In particular, I very strongly agree with the following point:
> We do not have enough experience with ontology design and deployment
> to know what the objective standards of "quality" are, still less how
> to manage teams to achieve this nonexistent standard. We don't know
> what are the "activities that need to occur during the phases of a life
> cycle of an ontology", so to go on record with a detailed, confidently
> stated account which claims to be normative, is both inappropriate and harmful.
I also believe that the technology is developing so rapidly that the
"best practices" of today are likely to be obsolete in 5 to 10 years.
> "Does the ontology follow best practices; in particular does it implement
> the upper ontology...." Whoa. Is it "best practice" to even HAVE an upper ontology?
> That is not clear. Most Web ontologies, for example, are not subsumed under any
> particular upper ontology. If our communique starts being used to justify managers
> asking ontologists to conform to an upper ontology, we will have done far more harm than good.
This is a very important point. Even more important is the question
"What do you mean by an upper ontology?"
For an "integrating ontology" that is designed to enforce a standard,
a detailed upper ontology may be essential.
But for an ontology that is intended to support interoperability with
legacy systems, an upper ontology that it too detailed may actually
*block* interoperability.
> we read the almost plaintive remark "Generally, appreciation of the full
> life cycle of an ontology is not well established within the ontology community."
> Damn right.

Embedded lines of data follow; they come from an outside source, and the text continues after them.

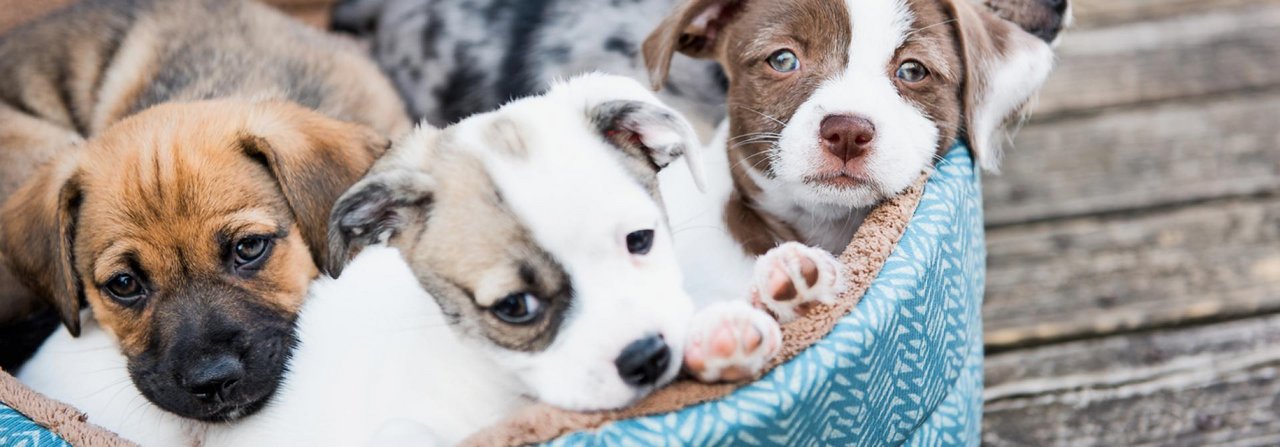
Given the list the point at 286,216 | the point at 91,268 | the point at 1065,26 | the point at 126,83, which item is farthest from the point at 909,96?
the point at 126,83

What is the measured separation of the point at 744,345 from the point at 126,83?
106 inches

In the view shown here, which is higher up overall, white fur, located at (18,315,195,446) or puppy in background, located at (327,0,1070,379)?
puppy in background, located at (327,0,1070,379)

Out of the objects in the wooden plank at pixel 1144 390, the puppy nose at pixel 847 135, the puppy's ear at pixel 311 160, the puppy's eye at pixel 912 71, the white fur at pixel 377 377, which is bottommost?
the wooden plank at pixel 1144 390

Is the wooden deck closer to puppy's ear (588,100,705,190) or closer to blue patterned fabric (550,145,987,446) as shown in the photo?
blue patterned fabric (550,145,987,446)

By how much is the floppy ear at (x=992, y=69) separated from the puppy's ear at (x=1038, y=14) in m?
0.30

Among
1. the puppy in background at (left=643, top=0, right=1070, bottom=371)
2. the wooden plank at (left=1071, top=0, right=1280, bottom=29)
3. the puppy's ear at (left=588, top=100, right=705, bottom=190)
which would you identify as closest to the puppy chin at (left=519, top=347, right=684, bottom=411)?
the puppy in background at (left=643, top=0, right=1070, bottom=371)

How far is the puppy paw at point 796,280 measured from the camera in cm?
233

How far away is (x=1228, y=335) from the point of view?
3.79m

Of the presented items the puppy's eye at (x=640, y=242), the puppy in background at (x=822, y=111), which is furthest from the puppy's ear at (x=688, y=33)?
the puppy's eye at (x=640, y=242)

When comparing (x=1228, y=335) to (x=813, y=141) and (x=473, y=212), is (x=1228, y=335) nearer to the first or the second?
(x=813, y=141)

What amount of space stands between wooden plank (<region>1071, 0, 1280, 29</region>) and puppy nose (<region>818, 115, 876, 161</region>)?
11.6ft

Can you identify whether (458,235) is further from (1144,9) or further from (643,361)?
(1144,9)

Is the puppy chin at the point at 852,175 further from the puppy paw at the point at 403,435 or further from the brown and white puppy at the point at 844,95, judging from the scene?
the puppy paw at the point at 403,435

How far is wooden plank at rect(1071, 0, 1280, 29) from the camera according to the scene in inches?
222
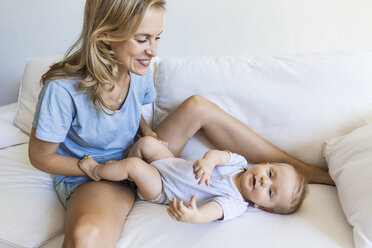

In other words, none of this is based in actual reality. It is
> written as though it comprised observations about the right way to work,
> but in fact, it is not based on observations about how the work is ACTUALLY done.
I'll admit that there are some cases where certain techniques were
actually implemented and found to be useful. But it's not clear how
far those techniques can be generalized.
> You might start with CYC, the granddaddy of all large-scale ontologies.
> You will find that the process bears almost no relationship to the fantasy
> you describe here.
That is similar to a suggestion I have made repeatedly, but it has
usually been ignored. I would much, much rather see detailed case
studies of systems that have actually worked -- including some that
have been tried and *failed* -- than read some vague generalities
mixed with a lot of wishful thinking.